I’ve never really written a ‘restaurant review’ but I felt this restaurant was especially noteworthy. I first heard about Souen, a restaurant that specializes in vegan, macrobiotic food, in an article featuring Alicia Silverstone. Now, say what you will about her eating habits when it comes to feeding her child, but I’ve been a big fan of her overall vegan, healthy lifestyle. I even have her cookbook, The Kind Diet.

The beauty about Souen is that it accommodates so many different diets: vegan, vegetarian, gluten-intolerant, raw… you name it. And these days, we all know somebody (or are that somebody) who has one of these limitations when it comes to eating out. Souen sounds like a scary concept. Vegan? Macrobiotic? My sister Christine always makes fun of me by saying it reminds her of the scene in Baby Mama when Tina Fey orders that terrible yeast ball at a raw foods vegan restaurant in order to impress her date. In fact, when I asked my friend Sonia if she wanted to meet me at Souen for dinner, this is how our conversation went:

S: What place do you suggest?

Exercises |
A - Reproduce the part of the Souen review that opens with the words containing "The beauty about" and closes with "do you suggest?".
B - Report every line in the rows that contains the string "snow", treating uppercase and lowercase as different.
The Souen review has no connection to the rows that follow it.

Source records |
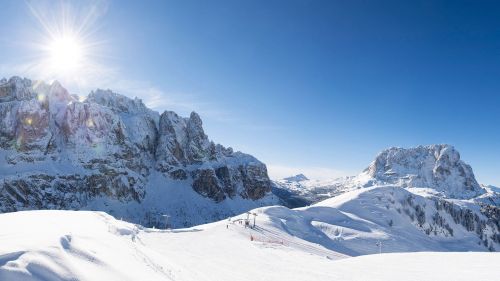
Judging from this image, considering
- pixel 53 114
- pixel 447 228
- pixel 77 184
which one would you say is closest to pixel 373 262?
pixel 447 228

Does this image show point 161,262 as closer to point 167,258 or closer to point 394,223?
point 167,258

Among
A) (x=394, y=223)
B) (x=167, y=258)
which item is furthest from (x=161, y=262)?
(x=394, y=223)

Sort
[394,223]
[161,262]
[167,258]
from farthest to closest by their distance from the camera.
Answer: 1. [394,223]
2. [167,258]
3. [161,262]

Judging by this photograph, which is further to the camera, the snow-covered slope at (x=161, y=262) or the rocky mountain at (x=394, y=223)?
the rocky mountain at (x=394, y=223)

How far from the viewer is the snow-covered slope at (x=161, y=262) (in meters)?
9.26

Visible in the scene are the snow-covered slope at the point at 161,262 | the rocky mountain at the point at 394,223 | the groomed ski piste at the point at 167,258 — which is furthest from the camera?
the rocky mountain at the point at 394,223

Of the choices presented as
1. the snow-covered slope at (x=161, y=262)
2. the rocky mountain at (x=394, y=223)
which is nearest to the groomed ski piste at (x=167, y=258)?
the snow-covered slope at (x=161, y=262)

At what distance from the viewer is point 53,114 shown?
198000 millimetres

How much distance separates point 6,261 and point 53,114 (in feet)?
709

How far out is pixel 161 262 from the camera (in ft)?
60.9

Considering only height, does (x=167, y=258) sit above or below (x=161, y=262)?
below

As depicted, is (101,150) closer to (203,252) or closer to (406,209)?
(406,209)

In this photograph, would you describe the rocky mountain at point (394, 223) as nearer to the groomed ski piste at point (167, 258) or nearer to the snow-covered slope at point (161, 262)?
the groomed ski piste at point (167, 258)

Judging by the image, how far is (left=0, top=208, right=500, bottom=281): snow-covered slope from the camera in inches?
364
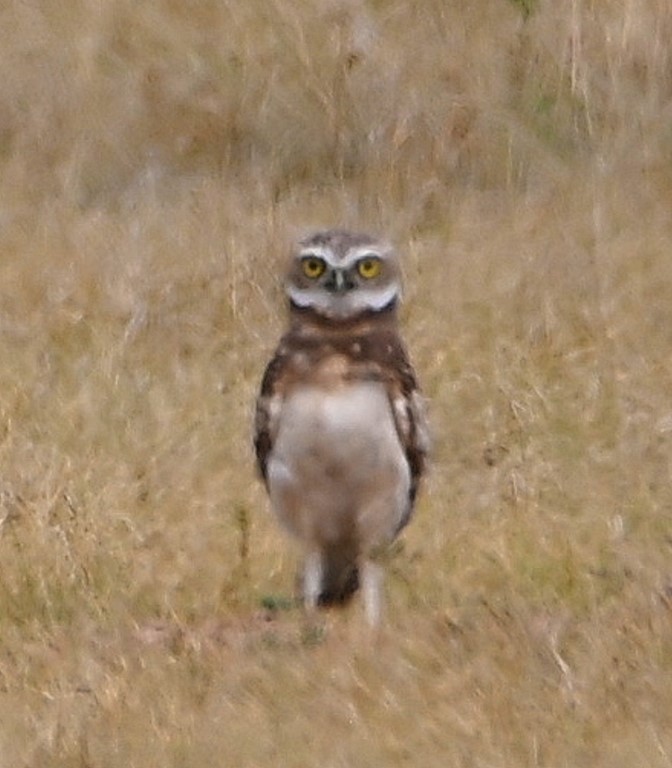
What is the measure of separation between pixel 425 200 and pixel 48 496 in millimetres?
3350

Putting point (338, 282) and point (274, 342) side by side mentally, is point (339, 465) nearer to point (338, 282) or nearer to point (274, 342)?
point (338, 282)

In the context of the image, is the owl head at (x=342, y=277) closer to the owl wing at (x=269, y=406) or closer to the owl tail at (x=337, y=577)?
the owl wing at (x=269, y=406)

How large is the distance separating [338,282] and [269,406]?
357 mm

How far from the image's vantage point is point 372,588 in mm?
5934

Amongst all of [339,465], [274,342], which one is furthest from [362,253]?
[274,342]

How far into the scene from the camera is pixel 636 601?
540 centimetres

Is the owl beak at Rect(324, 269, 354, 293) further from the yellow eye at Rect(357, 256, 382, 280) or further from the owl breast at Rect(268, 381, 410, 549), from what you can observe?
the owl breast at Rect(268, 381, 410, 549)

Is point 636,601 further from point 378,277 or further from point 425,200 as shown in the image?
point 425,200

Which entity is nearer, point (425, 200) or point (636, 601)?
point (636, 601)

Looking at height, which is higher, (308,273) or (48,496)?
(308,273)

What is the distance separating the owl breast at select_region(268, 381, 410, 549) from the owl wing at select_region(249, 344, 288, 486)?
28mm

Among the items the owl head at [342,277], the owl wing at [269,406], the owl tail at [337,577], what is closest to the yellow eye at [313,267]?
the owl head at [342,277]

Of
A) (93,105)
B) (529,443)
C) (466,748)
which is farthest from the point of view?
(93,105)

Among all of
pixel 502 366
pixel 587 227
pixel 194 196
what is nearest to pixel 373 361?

==

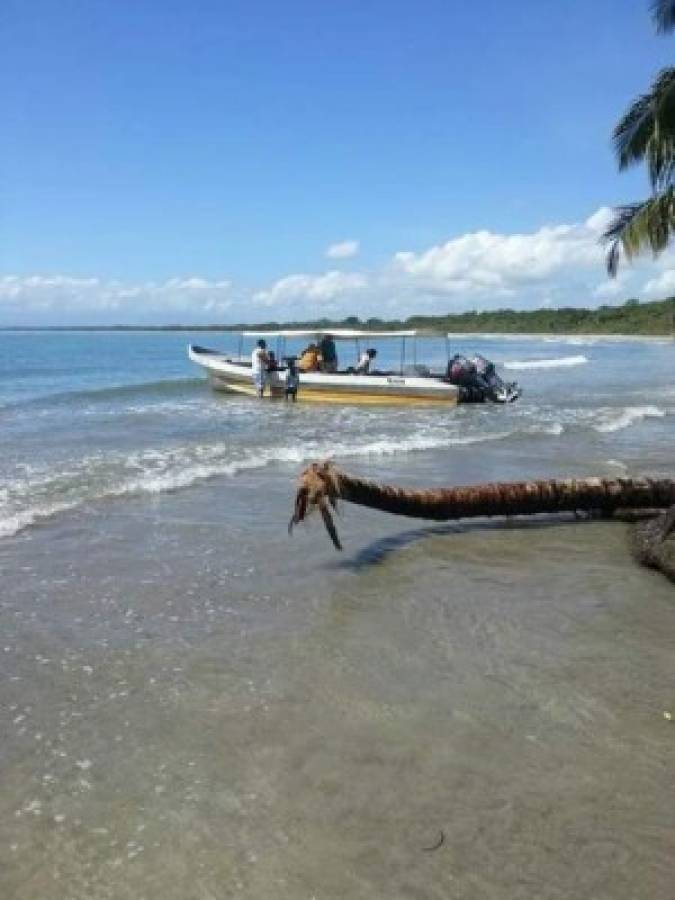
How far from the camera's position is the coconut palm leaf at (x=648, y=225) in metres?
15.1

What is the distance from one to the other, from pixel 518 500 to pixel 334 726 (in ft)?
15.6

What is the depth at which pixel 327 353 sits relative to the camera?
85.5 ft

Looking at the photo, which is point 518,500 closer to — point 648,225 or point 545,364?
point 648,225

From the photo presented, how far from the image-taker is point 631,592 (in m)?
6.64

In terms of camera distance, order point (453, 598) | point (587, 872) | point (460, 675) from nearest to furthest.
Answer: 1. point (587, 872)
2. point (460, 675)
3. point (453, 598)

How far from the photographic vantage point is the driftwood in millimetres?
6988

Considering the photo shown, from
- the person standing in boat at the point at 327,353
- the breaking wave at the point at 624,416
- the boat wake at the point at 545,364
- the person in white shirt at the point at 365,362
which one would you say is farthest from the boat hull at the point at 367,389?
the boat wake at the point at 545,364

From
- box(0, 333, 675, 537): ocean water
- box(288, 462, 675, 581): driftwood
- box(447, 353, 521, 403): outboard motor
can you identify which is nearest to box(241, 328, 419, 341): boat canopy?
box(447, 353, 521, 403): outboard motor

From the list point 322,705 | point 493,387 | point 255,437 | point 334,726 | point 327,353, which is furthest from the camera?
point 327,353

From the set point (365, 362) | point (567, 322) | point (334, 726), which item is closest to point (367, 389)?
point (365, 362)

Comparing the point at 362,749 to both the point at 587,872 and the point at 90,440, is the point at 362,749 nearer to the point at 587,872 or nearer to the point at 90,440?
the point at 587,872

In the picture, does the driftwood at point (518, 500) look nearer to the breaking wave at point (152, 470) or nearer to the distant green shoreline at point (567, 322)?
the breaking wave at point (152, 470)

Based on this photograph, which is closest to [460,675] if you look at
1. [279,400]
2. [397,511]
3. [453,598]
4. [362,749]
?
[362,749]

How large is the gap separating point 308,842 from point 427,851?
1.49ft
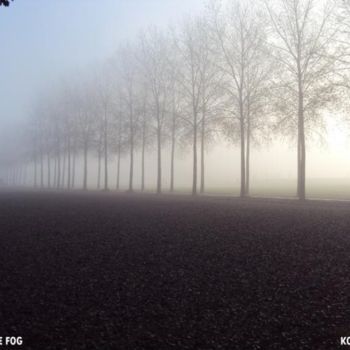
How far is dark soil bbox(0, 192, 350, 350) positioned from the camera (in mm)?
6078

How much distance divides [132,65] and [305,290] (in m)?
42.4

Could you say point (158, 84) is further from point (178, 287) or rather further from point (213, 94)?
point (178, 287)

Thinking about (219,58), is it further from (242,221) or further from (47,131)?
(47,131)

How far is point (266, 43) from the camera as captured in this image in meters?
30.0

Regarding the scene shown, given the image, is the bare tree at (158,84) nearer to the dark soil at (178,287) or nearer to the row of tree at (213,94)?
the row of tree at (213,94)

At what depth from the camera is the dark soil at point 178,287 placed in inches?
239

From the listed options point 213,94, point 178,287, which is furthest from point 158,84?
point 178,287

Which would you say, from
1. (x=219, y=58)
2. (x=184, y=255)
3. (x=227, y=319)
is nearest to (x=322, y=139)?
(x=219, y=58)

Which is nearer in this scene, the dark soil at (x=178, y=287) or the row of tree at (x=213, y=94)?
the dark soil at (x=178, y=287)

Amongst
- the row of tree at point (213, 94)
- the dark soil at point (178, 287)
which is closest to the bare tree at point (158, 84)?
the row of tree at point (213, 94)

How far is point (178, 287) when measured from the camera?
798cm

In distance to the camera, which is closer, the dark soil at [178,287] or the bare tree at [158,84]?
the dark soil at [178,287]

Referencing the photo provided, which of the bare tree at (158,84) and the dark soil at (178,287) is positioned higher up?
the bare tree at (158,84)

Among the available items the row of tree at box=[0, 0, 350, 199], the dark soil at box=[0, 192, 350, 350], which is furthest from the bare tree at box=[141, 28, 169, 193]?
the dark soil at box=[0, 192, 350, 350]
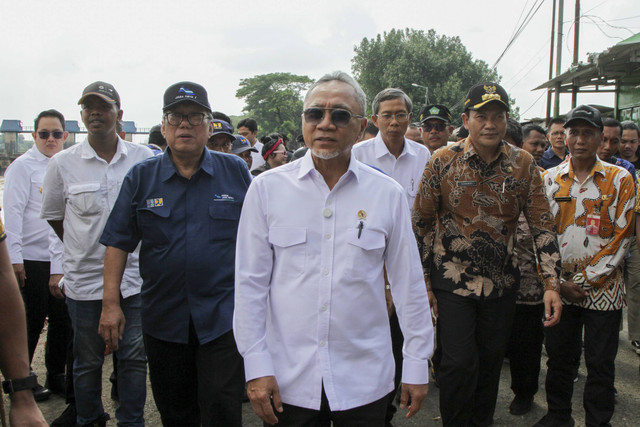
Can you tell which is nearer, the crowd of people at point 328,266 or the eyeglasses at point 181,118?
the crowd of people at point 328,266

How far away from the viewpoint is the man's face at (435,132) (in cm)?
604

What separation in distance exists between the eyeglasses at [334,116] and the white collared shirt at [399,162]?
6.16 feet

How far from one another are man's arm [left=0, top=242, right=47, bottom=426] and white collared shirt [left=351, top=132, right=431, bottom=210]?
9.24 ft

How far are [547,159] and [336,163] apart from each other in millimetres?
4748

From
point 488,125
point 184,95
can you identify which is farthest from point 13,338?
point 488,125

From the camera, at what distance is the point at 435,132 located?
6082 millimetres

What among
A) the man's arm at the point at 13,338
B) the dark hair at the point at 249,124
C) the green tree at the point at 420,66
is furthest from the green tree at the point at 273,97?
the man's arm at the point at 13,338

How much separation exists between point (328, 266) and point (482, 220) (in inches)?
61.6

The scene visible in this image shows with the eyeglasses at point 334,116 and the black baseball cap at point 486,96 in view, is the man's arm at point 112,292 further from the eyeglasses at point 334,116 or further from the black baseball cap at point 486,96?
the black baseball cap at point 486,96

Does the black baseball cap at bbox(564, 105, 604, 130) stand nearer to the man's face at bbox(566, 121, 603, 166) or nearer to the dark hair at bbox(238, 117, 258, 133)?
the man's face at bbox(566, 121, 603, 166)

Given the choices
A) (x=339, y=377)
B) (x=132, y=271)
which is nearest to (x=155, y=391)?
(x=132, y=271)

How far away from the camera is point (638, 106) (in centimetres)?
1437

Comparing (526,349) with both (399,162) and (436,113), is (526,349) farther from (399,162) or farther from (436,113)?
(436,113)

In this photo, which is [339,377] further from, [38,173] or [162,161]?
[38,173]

Outputs |
A -
The beauty about Souen is that it accommodates so many different diets: vegan, vegetarian, gluten-intolerant, raw… you name it. And these days, we all know somebody (or are that somebody) who has one of these limitations when it comes to eating out. Souen sounds like a scary concept. Vegan? Macrobiotic? My sister Christine always makes fun of me by saying it reminds her of the scene in Baby Mama when Tina Fey orders that terrible yeast ball at a raw foods vegan restaurant in order to impress her date. In fact, when I asked my friend Sonia if she wanted to meet me at Souen for dinner, this is how our conversation went:

S: What place do you suggest?

B -
Judging by this photograph, which is further to the camera, the snow-covered slope at (x=161, y=262) or the rocky mountain at (x=394, y=223)?
How far from the viewer is the snow-covered slope at (x=161, y=262) (in meters)?
Visible in the scene are the snow-covered slope at the point at 161,262 | the rocky mountain at the point at 394,223 | the groomed ski piste at the point at 167,258 — which is furthest from the camera?
1. the snow-covered slope at (x=161, y=262)
the snow-covered slope at (x=161, y=262)
In this photograph, would you describe the rocky mountain at point (394, 223) as nearer to the groomed ski piste at point (167, 258) or nearer to the snow-covered slope at point (161, 262)?
Judging by the image, how far is (left=0, top=208, right=500, bottom=281): snow-covered slope from the camera in inches?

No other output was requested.